Most contemporary architects, designers, contractors and construction professionals aim for sustainability. While technology has helped optimize some sustainable construction techniques, such as through the use of IoT to integrate automated building systems, the most direct path to sustainability involves choosing the correct materials.
To this effect, many construction professionals may not have a firm understanding of exactly what makes a building material sustainable. The EPA defines sustainable materials as “materials that are environmentally responsible and resource-efficient throughout a building's life-cycle, from layout to design, construction, operation, maintenance, renovation and deconstruction.” A sustainable material will have any or all of the following characteristics:
• Minimize resource consumption during construction and throughout the building's lifespan.
• Provide ample recycling or repurposing options once no longer needed.
• Be fabricated from recycled or previously used materials.
• Protect the natural environment.
• Be free of harmful toxins and pollutants.
• Provide a high-quality, long-lasting build.
After considering all of these factors, the following four building materials score extremely high for sustainability and can help projects that prioritize sustainable building construction.
Siding plays an important role in securing the building envelope. It can help provide an initial layer of insulation and protect the building against impact damage from inclement weather and debris. As a frontline material, siding will be subjected to significant wear and tear, with low-quality siding requiring frequent maintenance, upkeep and replacement to keep it functioning as intended.
Therefore, to ensure a sustainable building envelope, craft professionals should consider the benefits of metal lap siding. Metal siding is a top choice for durability. It is rated to last 50 years, but in all likelihood, it will remain in top condition indefinitely. It offers elite protection against fire, impact, water and insect damage, requiring very few resources for upkeep and maintenance. Finally, contemporary metal siding is fabricated in a wide array of colors that maintain a pristine appearance as the siding ages, presenting a welcome contrast to traditional wood and brick siding that must be frequently sealed, painted or treated to maintain their curb appeal.
Wood has traditionally been a staple building material, and the demand for the natural, earthy appearance that wood provides to a structure is unlikely to wane. However, while there are movements within the construction industry to work with sustainability-sourced timber, the reality is that the production of lumber in many areas of the world leads to massive deforestation concerns.
Other factors that can cause wood to score low for sustainability include:
• High energy requirements for cultivating, harvesting, processing and transporting lumber.
• Knots, rot and other imperfections can cause some sections of trees to be unusable for construction, leading to waste.

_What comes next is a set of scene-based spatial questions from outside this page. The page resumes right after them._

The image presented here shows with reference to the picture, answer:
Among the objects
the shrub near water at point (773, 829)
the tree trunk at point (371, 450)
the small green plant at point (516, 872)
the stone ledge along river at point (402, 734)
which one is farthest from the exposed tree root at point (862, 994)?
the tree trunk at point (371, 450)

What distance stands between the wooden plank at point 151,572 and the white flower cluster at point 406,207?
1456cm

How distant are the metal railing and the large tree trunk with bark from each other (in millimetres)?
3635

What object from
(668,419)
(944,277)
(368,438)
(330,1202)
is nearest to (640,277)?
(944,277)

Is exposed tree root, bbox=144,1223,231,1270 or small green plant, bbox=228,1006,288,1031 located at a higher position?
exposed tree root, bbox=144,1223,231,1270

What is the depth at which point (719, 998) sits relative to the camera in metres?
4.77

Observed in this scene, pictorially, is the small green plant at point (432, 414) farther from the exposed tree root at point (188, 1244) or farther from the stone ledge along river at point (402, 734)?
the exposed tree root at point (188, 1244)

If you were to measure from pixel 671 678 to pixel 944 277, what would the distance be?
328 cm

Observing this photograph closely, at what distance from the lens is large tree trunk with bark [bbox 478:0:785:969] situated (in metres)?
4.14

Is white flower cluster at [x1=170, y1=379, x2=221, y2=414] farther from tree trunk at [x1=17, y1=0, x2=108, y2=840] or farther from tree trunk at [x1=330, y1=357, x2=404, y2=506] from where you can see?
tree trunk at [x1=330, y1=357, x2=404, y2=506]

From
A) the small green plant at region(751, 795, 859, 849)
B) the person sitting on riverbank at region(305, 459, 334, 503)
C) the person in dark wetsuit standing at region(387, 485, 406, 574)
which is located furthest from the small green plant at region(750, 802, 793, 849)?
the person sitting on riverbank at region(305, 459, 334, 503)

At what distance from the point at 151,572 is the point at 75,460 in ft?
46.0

• A long growing cycle, with some timber species requiring decades to replace recently harvested crops.
For those professionals looking for a more sustainable option, bamboo plywood fits the bill. Once processed, bamboo veneer is nearly indistinguishable from traditional hardwood products, making bamboo a strong choice for flooring, cabinetry and shelving.
Despite bamboo fibers being 2-3 times stronger than wood, they are considerably lighter and easier to work with. Bamboo fibers are consistent in size and appearance, allowing for greater efficiency in processing than wood. Finally, although it looks and performs similarly to wood, bamboo is technically classified as a grass, with crops becoming harvest-ready in as little as three years from the time they were planted.
Hurricane Ida ravaged coastal areas of the United States, causing massive damage to communities that will require billions of dollars to restore. While some damage in the face of such a powerful force of nature is inevitable, construction professionals can reduce future restoration requirements by replacing traditional wood-frame panels with a more durable insulated concrete form (ICF) construction.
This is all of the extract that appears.